Pigmentation changes can be long-lasting. Some areas become permanently darker, others lighter. Hair loss in the radiation field may be temporary at lower doses but becomes permanent at higher cumulative doses, typically above 15 to 20 Gy.
Radiation and Skin Cancer Risk
Radiation exposure increases the long-term risk of developing skin cancer in the treated area. The most common type by far is basal cell carcinoma, followed by squamous cell carcinoma. In one study of patients who received scalp radiation during childhood, 125 of the secondary cancers were basal cell carcinomas, while 16 were squamous cell carcinomas. Melanoma was rare, occurring in only one patient.
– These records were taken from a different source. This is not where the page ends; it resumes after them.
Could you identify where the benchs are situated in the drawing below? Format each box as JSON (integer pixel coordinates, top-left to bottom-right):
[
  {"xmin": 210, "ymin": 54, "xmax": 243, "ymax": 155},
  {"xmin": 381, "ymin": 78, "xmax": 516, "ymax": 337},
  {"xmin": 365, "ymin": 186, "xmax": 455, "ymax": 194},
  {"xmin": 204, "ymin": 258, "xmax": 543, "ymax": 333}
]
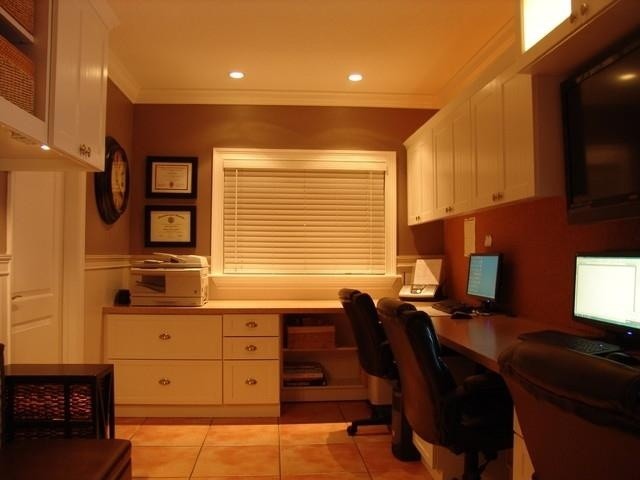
[{"xmin": 0, "ymin": 343, "xmax": 133, "ymax": 480}]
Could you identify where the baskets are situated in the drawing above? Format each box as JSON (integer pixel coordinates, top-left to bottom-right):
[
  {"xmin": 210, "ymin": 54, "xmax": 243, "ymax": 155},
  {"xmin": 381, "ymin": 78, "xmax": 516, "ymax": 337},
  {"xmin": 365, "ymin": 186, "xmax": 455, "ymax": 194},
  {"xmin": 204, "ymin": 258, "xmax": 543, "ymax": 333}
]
[
  {"xmin": 0, "ymin": 0, "xmax": 36, "ymax": 36},
  {"xmin": 0, "ymin": 36, "xmax": 35, "ymax": 114}
]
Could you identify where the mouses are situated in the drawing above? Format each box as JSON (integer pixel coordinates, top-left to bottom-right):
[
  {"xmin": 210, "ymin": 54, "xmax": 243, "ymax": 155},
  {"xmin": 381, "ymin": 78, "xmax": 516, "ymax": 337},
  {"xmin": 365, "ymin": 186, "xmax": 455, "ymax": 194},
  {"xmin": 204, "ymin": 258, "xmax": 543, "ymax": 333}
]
[
  {"xmin": 609, "ymin": 351, "xmax": 635, "ymax": 365},
  {"xmin": 450, "ymin": 311, "xmax": 472, "ymax": 319}
]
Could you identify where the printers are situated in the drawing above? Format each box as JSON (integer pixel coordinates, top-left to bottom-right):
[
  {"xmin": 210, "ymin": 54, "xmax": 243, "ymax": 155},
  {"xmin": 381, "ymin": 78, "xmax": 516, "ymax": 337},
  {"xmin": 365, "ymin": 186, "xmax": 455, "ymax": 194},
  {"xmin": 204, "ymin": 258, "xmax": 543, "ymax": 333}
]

These secondary cancers don’t appear quickly. To be classified as radiation-induced, a skin cancer must develop within the previously irradiated area after a latency period of at least four years, and often much longer. This is why long-term monitoring of irradiated skin is important, particularly watching for new growths, non-healing sores, or changes in existing marks within the treatment field.
Protecting and Caring for Irradiated Skin
If you’re undergoing radiation therapy, a few practical measures can reduce the severity of skin reactions. Keep the treated area clean with lukewarm water and a mild, fragrance-free cleanser. Avoid tight clothing over the area, and skip adhesive bandages or tape on irradiated skin, which can tear fragile tissue when removed.
Moisturizing regularly helps maintain the skin barrier. Unscented, lanolin-free creams applied after treatment sessions can reduce dryness and itching. Some radiation oncology teams recommend specific barrier films that sit over the skin during treatment to reduce friction. Topical steroid creams have shown promise in clinical trials for reducing inflammation, though evidence remains mixed on which specific products work best.
Sun protection is critical both during and after treatment. Irradiated skin is significantly more sensitive to UV damage, and sun exposure can worsen both acute reactions and long-term pigmentation changes. Use a broad-spectrum sunscreen with SPF 30 or higher on healed skin, and cover the area with clothing when possible. This sun sensitivity can persist for years after treatment ends, so making it a permanent habit for the treated area is worthwhile.
For moist desquamation or open areas, your care team will typically recommend specialized wound dressings that keep the area moist enough to heal without sticking. These reactions, while painful and concerning, do heal in most cases within a few weeks once treatment wraps up.